• _PROVIDED TEXT_:
++++++++

Guitarist Jeff Schroeder joined in with an acoustic guitar for "Space Oddity". The Pumpkins played the song throughout 2012 and 2013 in a rock arrangement, but seem to have brought it back in the wake of Bowie's death. It's unquestionably a great song, but there's only so much any cover version can bring to it. I'm not really sure why Corgan is so drawn to it. At any rate, they arranged it well and concluded it with a little dual-lead bit that almost fell apart but came together just right. The two proceeded with another MCIS classic, "Thirty-Three", joined by Liz Phair on backing vocals. Corgan and Schroeder gradually worked their way into the sprawling "Jesus I → Mary Star of the Sea" medley, which comes as a bit of a surprise, as it was originally performed by Zwan. (Oddly, Chamberlin, who had also drummed with Zwan, remained absent.) Zwan frequently performed acoustic sets, so the idea of this medley in an acoustic setting is not new, but the arrangement for just two guitars was, and again, they pulled it off exceptionally well. Corgan let Schroeder take most of the leads, and he rose to the challenge. Even though I find the overtly evangelical nature of the lyrics tiresome, the two managed to play a fairly convincing rendition.

At that point, Corgan finally took a moment to address the audience. He explained that he wanted to showcase a particular part of the band's history, and as soon as he dropped the words "Siamese Dream", the audience erupted in a frenzy. (Billy also claimed it was "just for us" despite that they've been playing practically identical setlists for the entire tour.) The two guitarists first offered "Mayonaise", which is a great song but came with the realization that James Iha would not be appearing on stage as he had at recent dates in Las Vegas and Chicago. Nonetheless, I was delighted by the new take on "Soma", in which Billy played keyboards, Jeff handled lead electric guitar, and the rest of the band finally came on stage: Katie Cole on bass and backing vocals, Sierra Swan on keyboards and backing vocals, and of course, Jimmy on drums. The keyboard-heavy take still brimmed with enough energy to make it work, even if the mix in the room made the bass drum too boomy.

++++++++

• _GOALS_:
• a. In the concert review, who joined on backing vocals for "Thirty-Three"?
• b. Please continue the concert review from its last sentence.
The listing after this is separate material, unconnected to the concert review.

• _DATA SHOWN_:
++++++++

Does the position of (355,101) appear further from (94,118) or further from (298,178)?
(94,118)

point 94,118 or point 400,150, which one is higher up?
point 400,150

++++++++

• _ANSWERS TO THE TASKS_:
• a. Liz Phair

• b.
"Rocket" was also done with Billy at the keyboard, which made for a solid new interpretation (versions with acoustic guitar were done by the band since before Siamese Dream even came out) and still managed to rock. "Spaceboy" and "Today" were both done in fairly standard but solid arrangements, but they brought out a surprise with "Whir", nominally a pastoral outtake from Siamese Dream (released on Pisces Iscariot a year later), but transformed here into a more rocking version than appeared on record. The highlight was Jeff's perfectly appropriate lead electric parts. The last of the Siamese tracks was "Disarm", which Billy played solo on a keyboard. The starkness of the performance came as a sudden departure in tone and didn't quite work. While certainly not a bad song, it stuck out and felt tedious.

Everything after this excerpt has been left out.